### Objective
Copy out the stretch of the records from the line containing "What separating distance" through the line containing "1.75 meters", without changing anything.

(Spatial relation records)
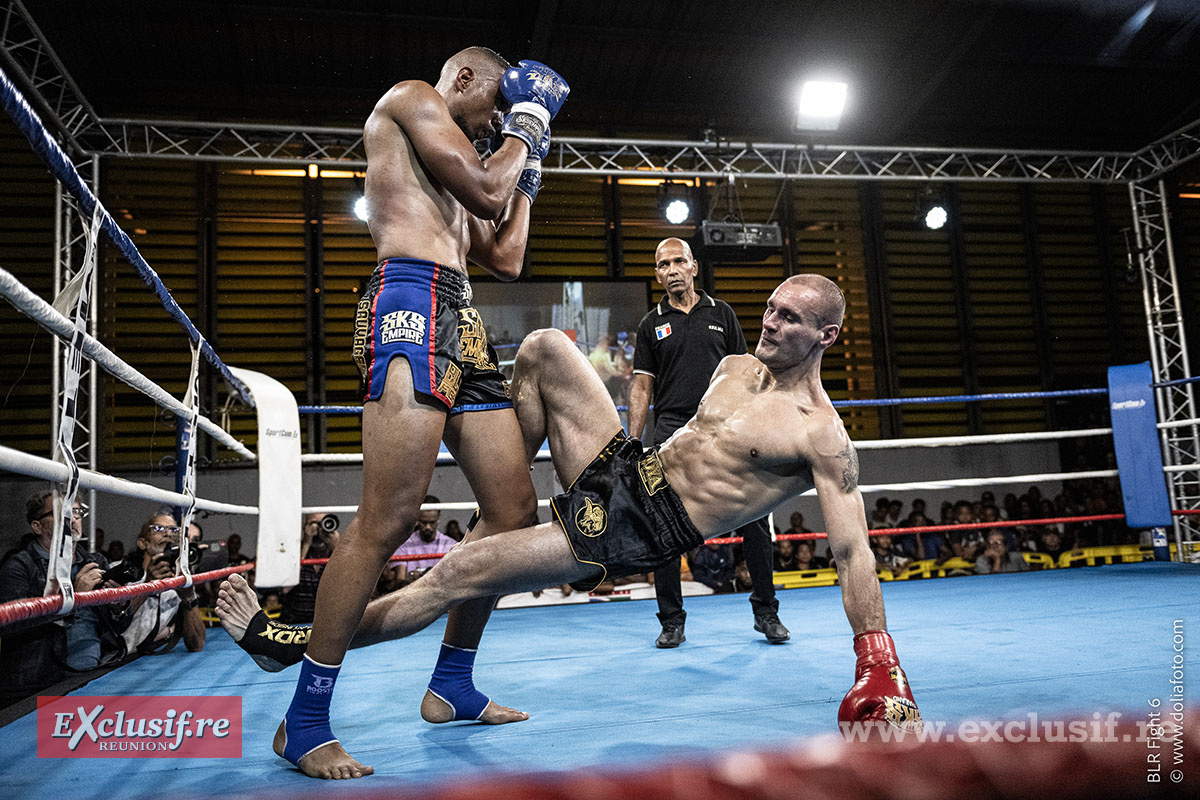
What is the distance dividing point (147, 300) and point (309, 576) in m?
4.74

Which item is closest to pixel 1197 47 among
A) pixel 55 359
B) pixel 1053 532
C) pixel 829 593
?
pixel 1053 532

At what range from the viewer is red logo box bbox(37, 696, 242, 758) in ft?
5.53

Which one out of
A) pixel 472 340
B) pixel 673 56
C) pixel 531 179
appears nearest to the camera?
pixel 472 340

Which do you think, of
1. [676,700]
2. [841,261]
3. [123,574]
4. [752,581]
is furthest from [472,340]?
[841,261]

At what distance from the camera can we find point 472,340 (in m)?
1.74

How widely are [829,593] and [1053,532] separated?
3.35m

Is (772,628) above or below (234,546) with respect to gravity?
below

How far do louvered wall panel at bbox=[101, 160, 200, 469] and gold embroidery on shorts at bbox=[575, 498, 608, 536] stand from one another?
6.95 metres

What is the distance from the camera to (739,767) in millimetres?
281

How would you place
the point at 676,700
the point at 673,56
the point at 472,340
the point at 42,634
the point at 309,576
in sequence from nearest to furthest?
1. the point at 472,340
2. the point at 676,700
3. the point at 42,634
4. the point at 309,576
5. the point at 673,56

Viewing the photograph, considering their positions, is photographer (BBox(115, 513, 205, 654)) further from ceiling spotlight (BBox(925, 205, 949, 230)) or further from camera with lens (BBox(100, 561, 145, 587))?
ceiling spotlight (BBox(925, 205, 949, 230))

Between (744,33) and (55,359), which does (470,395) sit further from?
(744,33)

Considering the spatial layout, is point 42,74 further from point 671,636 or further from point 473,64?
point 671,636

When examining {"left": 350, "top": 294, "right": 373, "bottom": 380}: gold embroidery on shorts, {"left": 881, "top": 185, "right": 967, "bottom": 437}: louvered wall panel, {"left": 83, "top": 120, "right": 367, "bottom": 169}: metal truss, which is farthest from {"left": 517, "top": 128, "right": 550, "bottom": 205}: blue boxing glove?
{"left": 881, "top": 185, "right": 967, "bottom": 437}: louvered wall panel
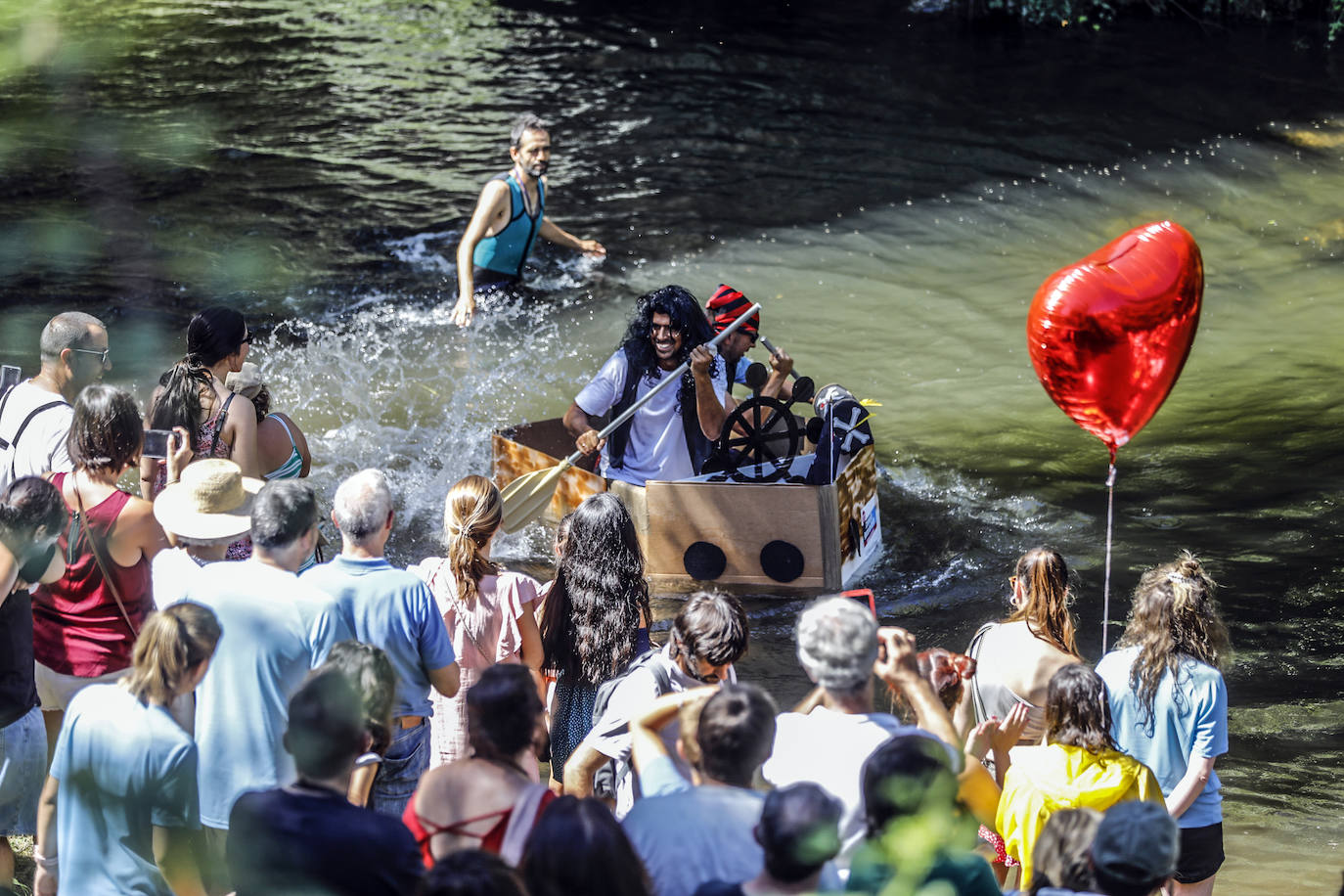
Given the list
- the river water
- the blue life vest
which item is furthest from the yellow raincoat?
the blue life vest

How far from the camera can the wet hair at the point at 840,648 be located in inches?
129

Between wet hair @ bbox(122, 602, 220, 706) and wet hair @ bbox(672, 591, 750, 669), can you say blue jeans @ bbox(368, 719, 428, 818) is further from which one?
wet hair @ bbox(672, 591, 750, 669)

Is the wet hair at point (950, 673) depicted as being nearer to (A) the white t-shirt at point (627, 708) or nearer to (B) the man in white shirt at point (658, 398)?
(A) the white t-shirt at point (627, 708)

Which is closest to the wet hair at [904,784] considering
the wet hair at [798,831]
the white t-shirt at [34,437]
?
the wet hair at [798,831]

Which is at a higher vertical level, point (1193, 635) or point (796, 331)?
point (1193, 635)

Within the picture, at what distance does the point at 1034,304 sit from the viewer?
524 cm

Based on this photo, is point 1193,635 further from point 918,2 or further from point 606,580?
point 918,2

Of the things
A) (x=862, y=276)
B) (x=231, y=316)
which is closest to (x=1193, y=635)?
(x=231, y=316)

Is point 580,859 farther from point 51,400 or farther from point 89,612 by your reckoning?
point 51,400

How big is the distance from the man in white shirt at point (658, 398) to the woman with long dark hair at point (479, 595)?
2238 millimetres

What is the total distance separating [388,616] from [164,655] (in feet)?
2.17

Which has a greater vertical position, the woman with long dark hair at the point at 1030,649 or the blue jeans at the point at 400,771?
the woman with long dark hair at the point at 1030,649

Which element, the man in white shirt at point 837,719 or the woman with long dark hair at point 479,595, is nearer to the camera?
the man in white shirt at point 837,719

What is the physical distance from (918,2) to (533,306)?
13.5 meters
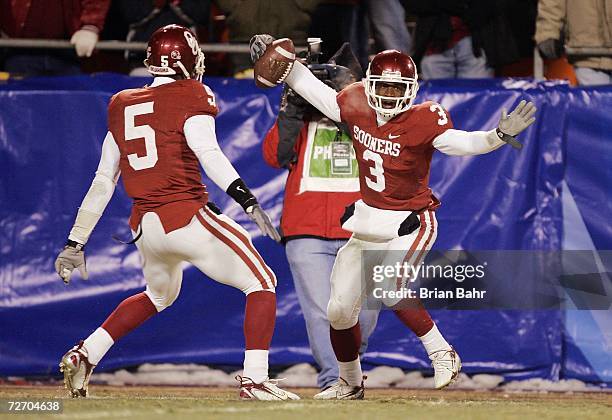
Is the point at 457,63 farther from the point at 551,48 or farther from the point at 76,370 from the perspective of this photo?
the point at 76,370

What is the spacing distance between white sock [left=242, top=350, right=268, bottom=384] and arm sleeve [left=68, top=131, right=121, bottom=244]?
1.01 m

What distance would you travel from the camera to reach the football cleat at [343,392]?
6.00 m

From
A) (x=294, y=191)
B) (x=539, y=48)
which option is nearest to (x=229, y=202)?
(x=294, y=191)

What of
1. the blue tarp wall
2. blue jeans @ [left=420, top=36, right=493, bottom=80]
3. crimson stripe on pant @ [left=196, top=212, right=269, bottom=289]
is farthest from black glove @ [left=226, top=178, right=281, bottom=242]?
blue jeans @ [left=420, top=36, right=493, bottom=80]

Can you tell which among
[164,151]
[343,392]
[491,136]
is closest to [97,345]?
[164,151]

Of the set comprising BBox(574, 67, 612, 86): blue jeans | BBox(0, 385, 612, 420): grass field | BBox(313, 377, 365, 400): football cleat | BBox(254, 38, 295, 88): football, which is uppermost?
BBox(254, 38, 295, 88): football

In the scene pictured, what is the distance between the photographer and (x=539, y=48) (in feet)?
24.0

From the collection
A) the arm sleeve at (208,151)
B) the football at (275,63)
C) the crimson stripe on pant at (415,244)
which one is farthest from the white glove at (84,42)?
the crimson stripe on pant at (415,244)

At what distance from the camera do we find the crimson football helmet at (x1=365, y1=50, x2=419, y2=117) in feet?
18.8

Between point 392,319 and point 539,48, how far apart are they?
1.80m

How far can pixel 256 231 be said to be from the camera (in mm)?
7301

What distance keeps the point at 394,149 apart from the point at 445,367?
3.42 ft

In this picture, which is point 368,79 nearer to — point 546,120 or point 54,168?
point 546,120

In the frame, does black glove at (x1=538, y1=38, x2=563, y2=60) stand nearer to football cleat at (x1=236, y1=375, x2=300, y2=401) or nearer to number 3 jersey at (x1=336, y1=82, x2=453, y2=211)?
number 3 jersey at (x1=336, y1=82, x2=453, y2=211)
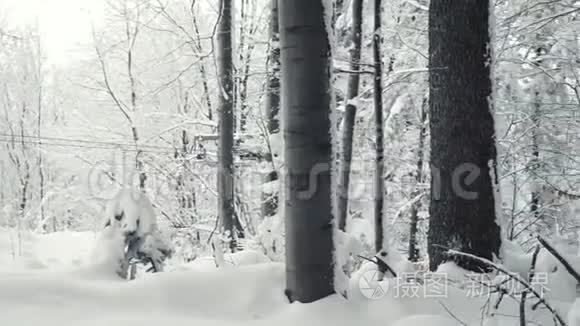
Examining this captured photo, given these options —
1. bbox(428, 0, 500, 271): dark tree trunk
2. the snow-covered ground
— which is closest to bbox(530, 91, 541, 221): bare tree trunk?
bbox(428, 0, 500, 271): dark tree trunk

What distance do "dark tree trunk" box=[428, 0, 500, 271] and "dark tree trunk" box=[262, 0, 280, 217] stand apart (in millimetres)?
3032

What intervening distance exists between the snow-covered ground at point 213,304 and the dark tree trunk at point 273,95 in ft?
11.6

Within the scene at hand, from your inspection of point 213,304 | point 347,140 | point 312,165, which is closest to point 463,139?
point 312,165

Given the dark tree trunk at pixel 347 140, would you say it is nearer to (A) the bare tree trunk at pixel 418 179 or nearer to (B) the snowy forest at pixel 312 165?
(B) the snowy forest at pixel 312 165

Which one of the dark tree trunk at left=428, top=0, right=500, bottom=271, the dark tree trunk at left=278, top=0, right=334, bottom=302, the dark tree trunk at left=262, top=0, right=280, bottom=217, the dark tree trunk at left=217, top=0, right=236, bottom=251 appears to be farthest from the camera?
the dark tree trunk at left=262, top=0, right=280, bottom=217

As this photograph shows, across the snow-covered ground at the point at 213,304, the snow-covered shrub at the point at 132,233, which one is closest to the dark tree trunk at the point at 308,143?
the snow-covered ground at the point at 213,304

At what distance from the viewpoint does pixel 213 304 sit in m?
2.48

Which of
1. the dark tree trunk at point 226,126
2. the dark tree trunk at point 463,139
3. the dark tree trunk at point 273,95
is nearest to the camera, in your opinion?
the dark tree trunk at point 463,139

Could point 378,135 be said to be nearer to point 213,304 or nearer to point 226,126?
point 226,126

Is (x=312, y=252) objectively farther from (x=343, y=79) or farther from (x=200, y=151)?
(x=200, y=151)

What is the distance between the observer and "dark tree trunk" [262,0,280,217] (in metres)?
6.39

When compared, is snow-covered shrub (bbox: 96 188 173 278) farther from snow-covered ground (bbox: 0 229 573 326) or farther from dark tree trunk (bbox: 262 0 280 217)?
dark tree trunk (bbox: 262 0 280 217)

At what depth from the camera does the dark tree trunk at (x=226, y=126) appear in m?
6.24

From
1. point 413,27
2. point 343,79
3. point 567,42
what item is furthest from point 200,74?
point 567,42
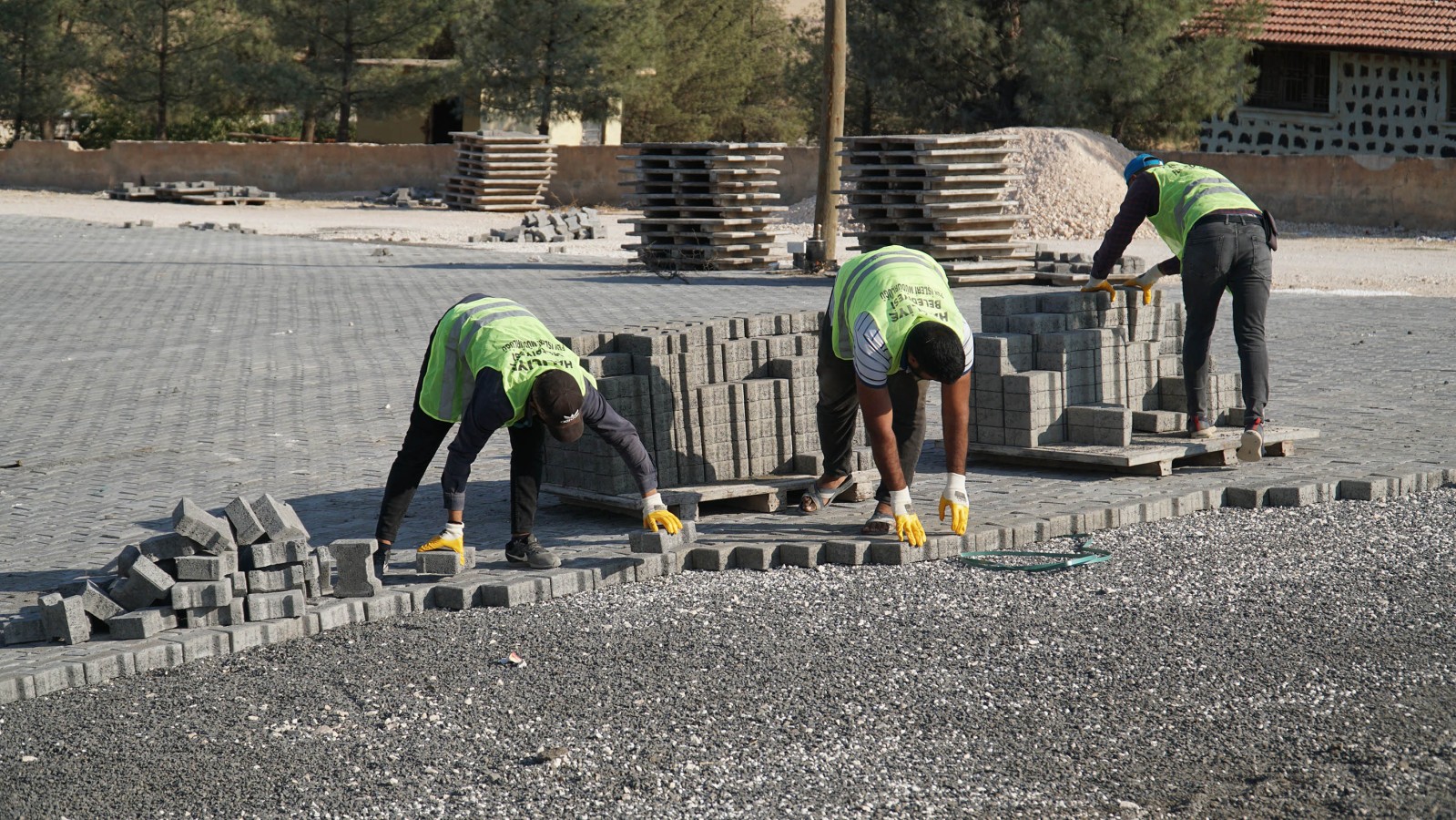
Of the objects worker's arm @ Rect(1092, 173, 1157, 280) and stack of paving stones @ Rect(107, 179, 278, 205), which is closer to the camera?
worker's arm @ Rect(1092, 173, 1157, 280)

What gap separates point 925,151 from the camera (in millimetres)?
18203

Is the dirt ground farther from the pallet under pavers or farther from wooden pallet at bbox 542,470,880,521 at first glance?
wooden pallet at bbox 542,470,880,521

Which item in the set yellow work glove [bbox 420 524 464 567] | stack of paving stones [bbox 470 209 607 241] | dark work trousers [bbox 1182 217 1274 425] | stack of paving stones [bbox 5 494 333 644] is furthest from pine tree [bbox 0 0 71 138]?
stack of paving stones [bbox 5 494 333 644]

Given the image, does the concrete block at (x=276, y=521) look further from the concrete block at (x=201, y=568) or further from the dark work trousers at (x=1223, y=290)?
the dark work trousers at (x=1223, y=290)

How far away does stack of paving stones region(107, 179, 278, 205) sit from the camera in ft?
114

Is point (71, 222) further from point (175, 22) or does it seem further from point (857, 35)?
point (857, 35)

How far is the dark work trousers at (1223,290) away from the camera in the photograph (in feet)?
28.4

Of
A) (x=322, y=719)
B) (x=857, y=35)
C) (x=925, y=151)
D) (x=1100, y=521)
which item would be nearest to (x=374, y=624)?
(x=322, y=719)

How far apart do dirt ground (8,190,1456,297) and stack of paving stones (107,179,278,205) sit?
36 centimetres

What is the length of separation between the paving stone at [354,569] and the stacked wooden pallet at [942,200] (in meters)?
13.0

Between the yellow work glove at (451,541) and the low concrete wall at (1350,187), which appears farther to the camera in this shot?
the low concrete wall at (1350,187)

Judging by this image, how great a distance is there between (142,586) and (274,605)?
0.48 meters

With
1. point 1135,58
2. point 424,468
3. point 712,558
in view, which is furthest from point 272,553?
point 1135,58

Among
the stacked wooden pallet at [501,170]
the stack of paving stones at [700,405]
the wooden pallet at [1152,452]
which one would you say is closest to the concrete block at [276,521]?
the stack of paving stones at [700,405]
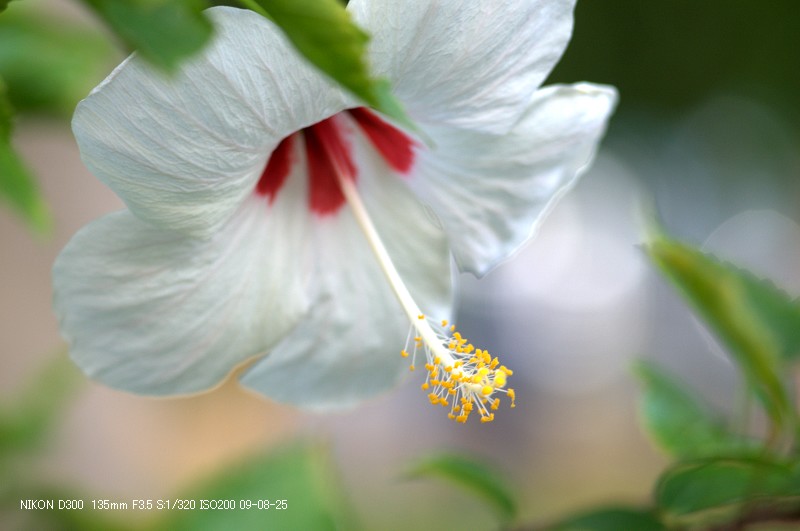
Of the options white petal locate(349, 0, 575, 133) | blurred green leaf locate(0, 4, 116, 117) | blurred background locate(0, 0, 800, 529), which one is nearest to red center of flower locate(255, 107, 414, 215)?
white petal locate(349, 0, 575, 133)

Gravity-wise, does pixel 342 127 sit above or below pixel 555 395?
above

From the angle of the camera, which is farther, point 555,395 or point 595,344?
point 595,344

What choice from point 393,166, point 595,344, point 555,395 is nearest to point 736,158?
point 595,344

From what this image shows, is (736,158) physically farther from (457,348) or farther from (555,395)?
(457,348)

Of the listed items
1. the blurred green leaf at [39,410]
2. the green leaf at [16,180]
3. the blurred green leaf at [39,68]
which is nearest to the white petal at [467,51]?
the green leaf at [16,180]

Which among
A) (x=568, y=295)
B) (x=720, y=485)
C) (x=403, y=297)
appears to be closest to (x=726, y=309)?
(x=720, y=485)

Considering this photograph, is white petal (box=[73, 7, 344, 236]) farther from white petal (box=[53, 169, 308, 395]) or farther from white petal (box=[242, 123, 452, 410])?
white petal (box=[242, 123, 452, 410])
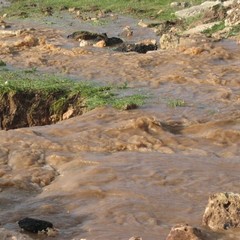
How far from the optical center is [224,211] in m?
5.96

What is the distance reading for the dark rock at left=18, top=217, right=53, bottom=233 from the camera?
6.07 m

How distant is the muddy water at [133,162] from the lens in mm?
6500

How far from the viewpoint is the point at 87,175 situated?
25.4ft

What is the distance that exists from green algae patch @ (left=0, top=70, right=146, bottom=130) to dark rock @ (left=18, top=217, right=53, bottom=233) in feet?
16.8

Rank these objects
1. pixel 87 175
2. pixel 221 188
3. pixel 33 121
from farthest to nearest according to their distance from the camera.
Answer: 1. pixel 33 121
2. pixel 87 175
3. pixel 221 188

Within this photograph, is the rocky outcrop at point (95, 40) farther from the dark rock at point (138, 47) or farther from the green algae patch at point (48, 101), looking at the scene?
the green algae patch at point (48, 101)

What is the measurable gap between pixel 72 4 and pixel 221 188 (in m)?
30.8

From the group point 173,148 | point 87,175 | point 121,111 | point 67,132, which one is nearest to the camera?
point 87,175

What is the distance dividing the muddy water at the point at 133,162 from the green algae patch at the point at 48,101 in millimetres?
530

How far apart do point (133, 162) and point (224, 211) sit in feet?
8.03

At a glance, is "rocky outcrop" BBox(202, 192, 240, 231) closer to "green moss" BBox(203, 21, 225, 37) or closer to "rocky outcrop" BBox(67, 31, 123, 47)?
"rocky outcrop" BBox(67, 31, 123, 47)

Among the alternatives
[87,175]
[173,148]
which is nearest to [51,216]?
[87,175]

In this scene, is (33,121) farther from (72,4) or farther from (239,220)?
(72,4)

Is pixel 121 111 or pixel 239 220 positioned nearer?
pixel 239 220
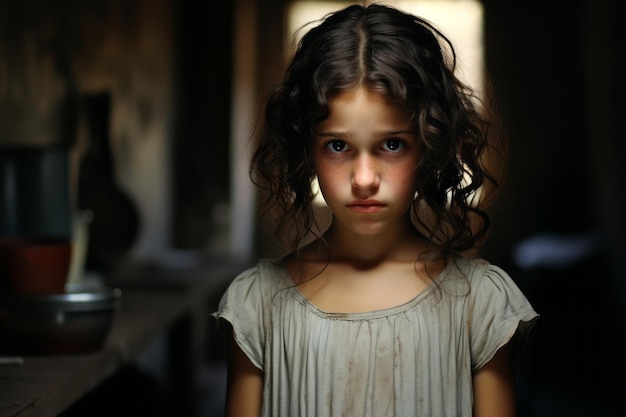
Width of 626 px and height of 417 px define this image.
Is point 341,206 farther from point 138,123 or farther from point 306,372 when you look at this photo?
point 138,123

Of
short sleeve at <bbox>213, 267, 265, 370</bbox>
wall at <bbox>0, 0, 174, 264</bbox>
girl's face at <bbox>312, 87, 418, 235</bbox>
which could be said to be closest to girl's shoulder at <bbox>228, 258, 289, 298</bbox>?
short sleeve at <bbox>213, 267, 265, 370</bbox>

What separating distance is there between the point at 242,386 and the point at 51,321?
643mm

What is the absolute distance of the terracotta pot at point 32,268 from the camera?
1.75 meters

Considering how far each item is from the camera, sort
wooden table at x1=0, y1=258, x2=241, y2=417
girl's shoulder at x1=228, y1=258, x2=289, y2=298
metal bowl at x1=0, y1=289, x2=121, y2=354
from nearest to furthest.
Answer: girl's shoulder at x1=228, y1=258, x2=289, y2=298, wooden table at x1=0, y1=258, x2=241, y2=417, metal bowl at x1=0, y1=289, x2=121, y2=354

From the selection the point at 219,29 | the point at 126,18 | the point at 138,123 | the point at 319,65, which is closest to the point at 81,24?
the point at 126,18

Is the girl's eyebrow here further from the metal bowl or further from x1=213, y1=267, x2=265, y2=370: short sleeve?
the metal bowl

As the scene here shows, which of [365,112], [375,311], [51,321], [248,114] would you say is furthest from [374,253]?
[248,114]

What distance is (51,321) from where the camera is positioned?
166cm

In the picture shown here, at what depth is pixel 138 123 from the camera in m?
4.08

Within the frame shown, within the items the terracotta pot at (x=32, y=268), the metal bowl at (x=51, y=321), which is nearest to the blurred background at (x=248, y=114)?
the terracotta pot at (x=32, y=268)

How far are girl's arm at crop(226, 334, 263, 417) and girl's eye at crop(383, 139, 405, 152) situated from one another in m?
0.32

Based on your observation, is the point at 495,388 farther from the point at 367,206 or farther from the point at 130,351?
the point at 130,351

### Right answer
What separating distance is there between the point at 242,386 and the point at 51,321?
643mm

What is the absolute distance of the terracotta pot at point 32,268 from the camera?
1.75 meters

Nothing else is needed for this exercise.